Chega a ser curioso perceber que o tempo que viu nascer programas digitais de edição de imagens também assista a uma revitalização da ilustração de moda tradicional. “Estamos tão cheios de imagens fotográficas que a ilustração parece ganhar cada vez mais força”, diz o ilustrador inglês David Downton. “Hoje, em parte graças ao iPhone, todo mundo pensa que pode ser fotógrafo. E apesar do desenho ser anterior à fotografia em séculos, agora acredito que ele pareça mais ponderado e, de uma forma até um pouco estranha, mais moderno”, completa o artista. Ele diz isso porque as origens da ilustração de moda remontam ao final do século 16, pouco depois do Brasil ter sido descoberto e cerca de duzentos anos antes da Revolução Francesa.
※ ※ ※
O que fazer: Por favor, edite o trecho sobre ilustração de moda: comece nas palavras "Chega a ser" e pare depois de "da Revolução Francesa.", trocando "iPhone" por "celular". Os registros não têm nenhuma relação com esta atividade.

Dados:
※ ※ ※
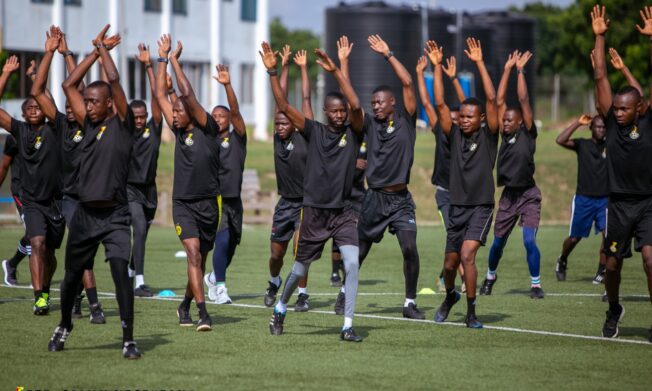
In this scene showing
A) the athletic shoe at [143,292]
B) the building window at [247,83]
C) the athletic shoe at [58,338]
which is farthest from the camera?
the building window at [247,83]

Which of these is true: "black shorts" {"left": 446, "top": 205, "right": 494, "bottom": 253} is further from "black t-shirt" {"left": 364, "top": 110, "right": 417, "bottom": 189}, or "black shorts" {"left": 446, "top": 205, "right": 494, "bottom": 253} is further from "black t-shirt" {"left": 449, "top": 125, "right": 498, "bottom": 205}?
"black t-shirt" {"left": 364, "top": 110, "right": 417, "bottom": 189}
※ ※ ※
Resultado:
Chega a ser curioso perceber que o tempo que viu nascer programas digitais de edição de imagens também assista a uma revitalização da ilustração de moda tradicional. “Estamos tão cheios de imagens fotográficas que a ilustração parece ganhar cada vez mais força”, diz o ilustrador inglês David Downton. “Hoje, em parte graças ao celular, todo mundo pensa que pode ser fotógrafo. E apesar do desenho ser anterior à fotografia em séculos, agora acredito que ele pareça mais ponderado e, de uma forma até um pouco estranha, mais moderno”, completa o artista. Ele diz isso porque as origens da ilustração de moda remontam ao final do século 16, pouco depois do Brasil ter sido descoberto e cerca de duzentos anos antes da Revolução Francesa.